All lines below starting at the one that holds "Intergalactique Mini Skirt 👽" and ending at the one that holds "Hit Factory, where" should be printed exactly, ends included. Pictures should not be printed, nor anything else.

- [EXERCISE MATERIAL]
--- START ---
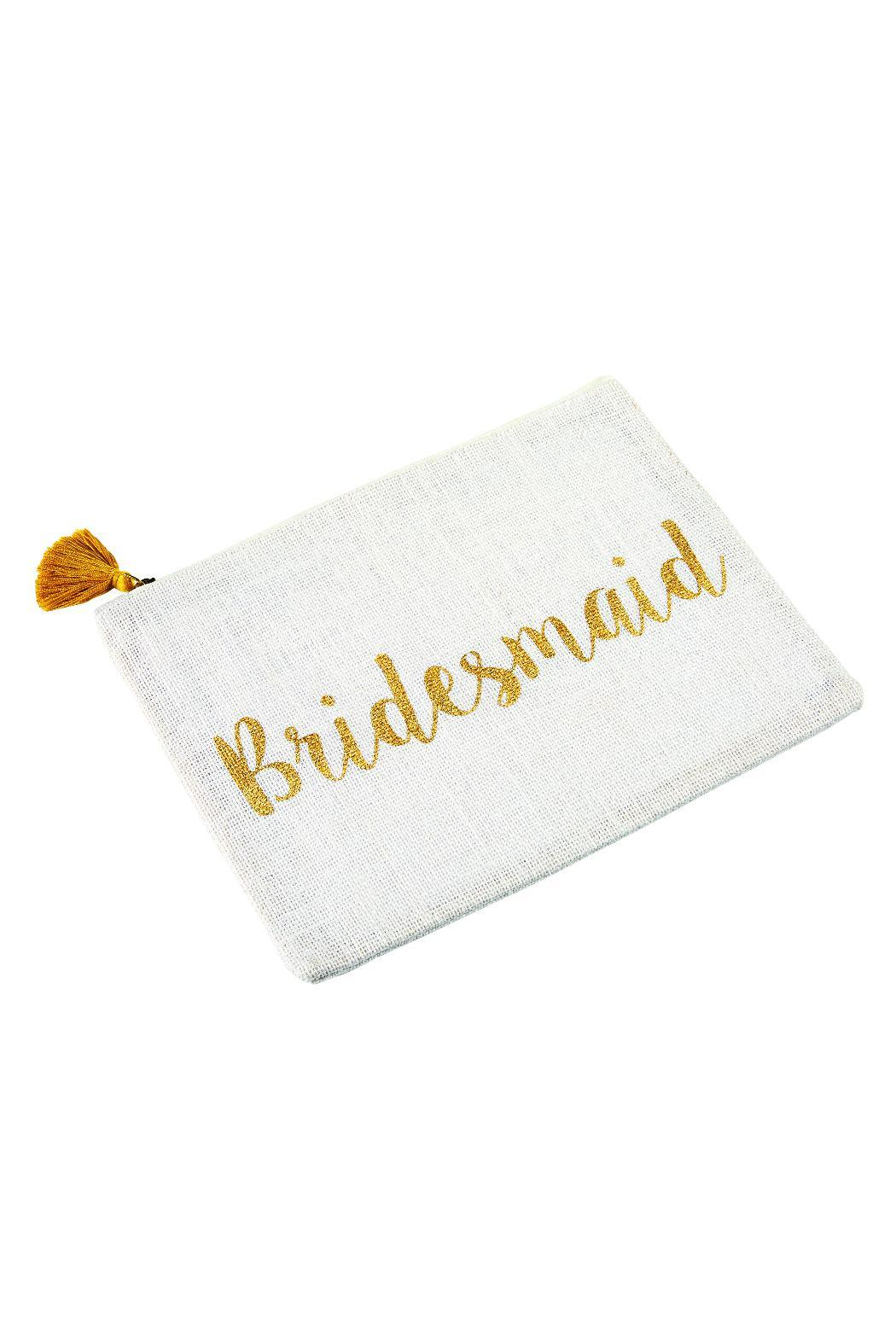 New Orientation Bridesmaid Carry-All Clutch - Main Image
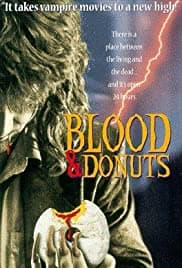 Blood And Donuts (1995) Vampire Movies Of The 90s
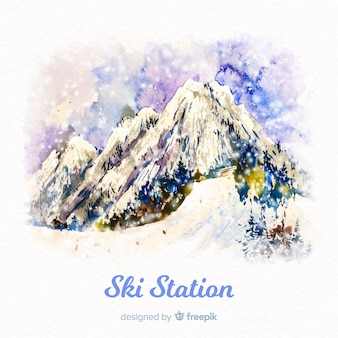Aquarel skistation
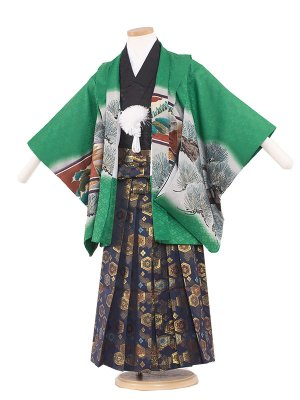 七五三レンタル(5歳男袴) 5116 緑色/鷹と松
--- END ---
--- START ---
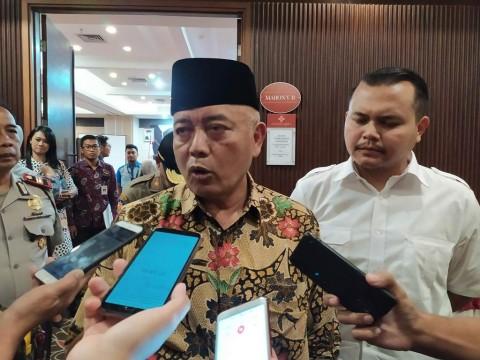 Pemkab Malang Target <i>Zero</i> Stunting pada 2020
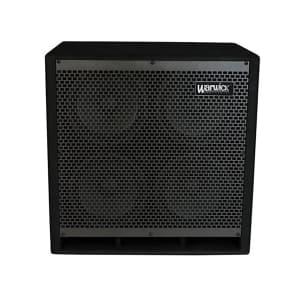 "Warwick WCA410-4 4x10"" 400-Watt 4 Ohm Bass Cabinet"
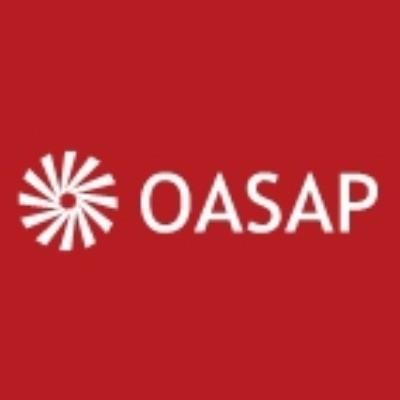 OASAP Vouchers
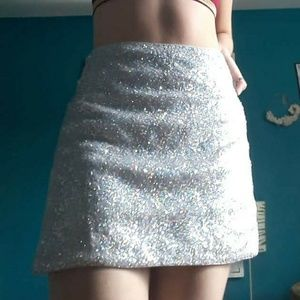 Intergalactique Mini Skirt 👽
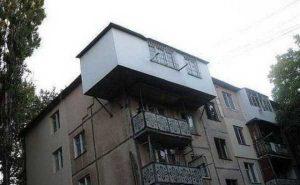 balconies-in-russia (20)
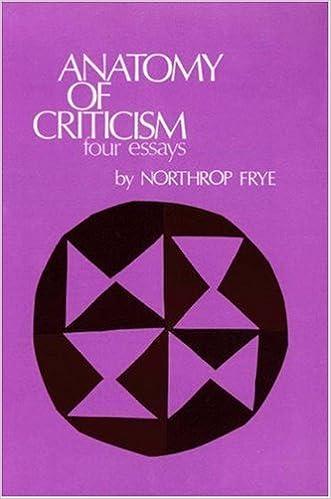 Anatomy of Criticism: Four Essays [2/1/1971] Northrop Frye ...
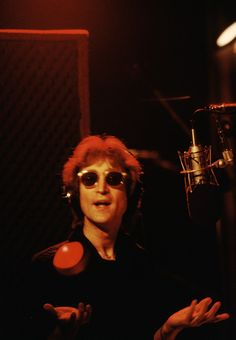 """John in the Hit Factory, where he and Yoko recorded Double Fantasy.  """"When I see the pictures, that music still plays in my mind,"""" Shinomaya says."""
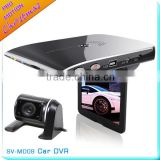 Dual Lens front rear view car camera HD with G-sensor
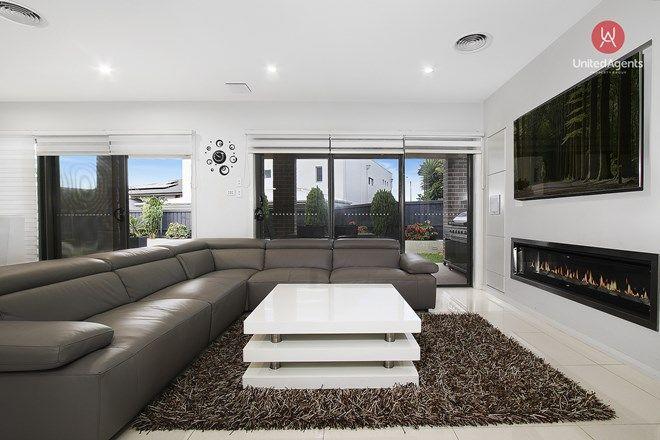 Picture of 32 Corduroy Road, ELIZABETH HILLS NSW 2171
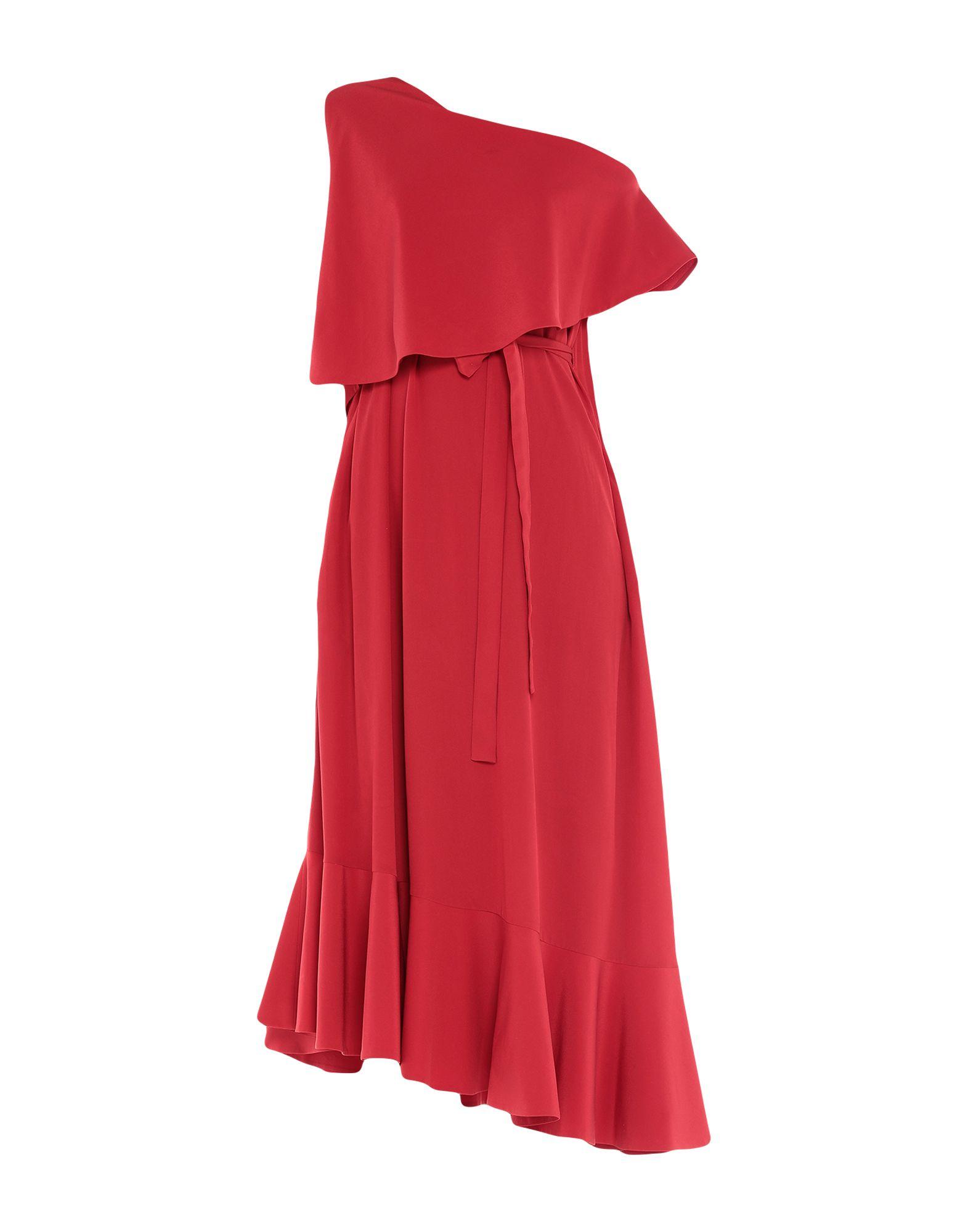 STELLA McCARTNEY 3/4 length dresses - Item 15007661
--- END ---
- [OUTPUT FOR THIS TASK]
 Intergalactique Mini Skirt 👽
 balconies-in-russia (20)
 Anatomy of Criticism: Four Essays [2/1/1971] Northrop Frye ...
 """John in the Hit Factory, where he and Yoko recorded Double Fantasy.  """"When I see the pictures, that music still plays in my mind,"""" Shinomaya says."""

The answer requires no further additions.